Libros que ya no caben
María Elena Reynaldos-Estrada
La reseña publicada hace dos semanas, en este mismo espacio, sobre los libros desaparecidos/eliminados en la biblioteca de San Francisco (EEUU) y los donados por el escritor chino Ba Jin a la biblioteca pública de Pekín, que luego aparecieron en manos de particulares, dan cuenta del problema que han enfrentando siempre las bibliotecas del mundo, pero hoy más que nunca; un problema quizá más grave que el de la polilla: el del espacio para almacenar sus acervos.
Es fácil comprobar (como los sugiere el historiador del libro, Lucien Polastron) navegando por las páginas web de las universidades norteamericanas que –cada año- se realizan exhibiciones de miles de ejemplares con el objetivo de su venta. Se trata de obras repetidas o de aquellas que nadie ha leído en años porque ya no están en el gusto de los lectores, en pocas palabras ¡porque ya no están de moda! Así que esas exposiciones son semejantes a las ventas de garaje en donde se vende la ropa que ya no les gusta a sus dueños porque ha pasado de moda (o porque crecieron… en cualquier dirección).

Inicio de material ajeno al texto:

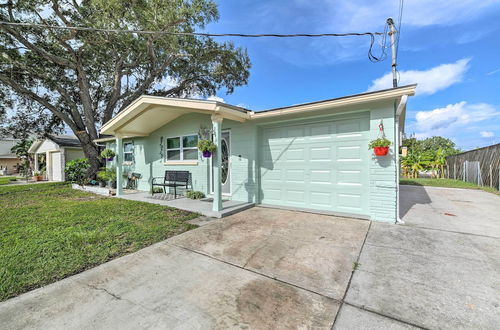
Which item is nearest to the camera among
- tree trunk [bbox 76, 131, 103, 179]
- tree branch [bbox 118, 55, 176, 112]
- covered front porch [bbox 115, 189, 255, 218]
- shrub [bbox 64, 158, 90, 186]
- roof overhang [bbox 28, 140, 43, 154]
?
covered front porch [bbox 115, 189, 255, 218]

¿Qué bibliófilo y lector apasionado querrá donar una colección que con amor… y dinero, atesoró a lo largo de su vida, si se enterara de que existe una organización llamada “Library Book Sales” que se hace cargo de vender –como lo anuncia abiertamente en internet- colecciones de libros raros y de calidad que han sido donados a las bibliotecas públicas? Muchos desistirán, incluso con la advertencia de que “el dinero de la venta irá directamente a la biblioteca que vende el libro”.
Pero no únicamente las bibliotecas se enfrentan a la falta de espacio, también quienes producen los libros. Miles de editores alrededor del mundo se ven en la necesidad de (literalmente hablando) cada año triturar los ejemplares que permanecen embodegados por la imposibilidad de distribuirlos todos –cosa que sucede por razones que abordaremos en otra ocasión-. En el caso de los editores, al problema de la falta de espacio se suma la de la carga fiscal que no podrán atender si no se deshacen de los volúmenes almacenados.
En México, desde 2007, la Secretaría de Cultura del Distrito Federal organiza un evento comercial que lleva por nombre “Gran Remate de Libros ¡Salva uno!” con dos propósitos centrales: apoyar a la industria editorial, para que puedan vaciar sus bodegas y librarse así legalmente de un activo fiscal, y también favorecer a los lectores con precios bajos, además de que la entrada al evento es gratuita. El caso de estos remates no es tan triste como el de las bibliotecas.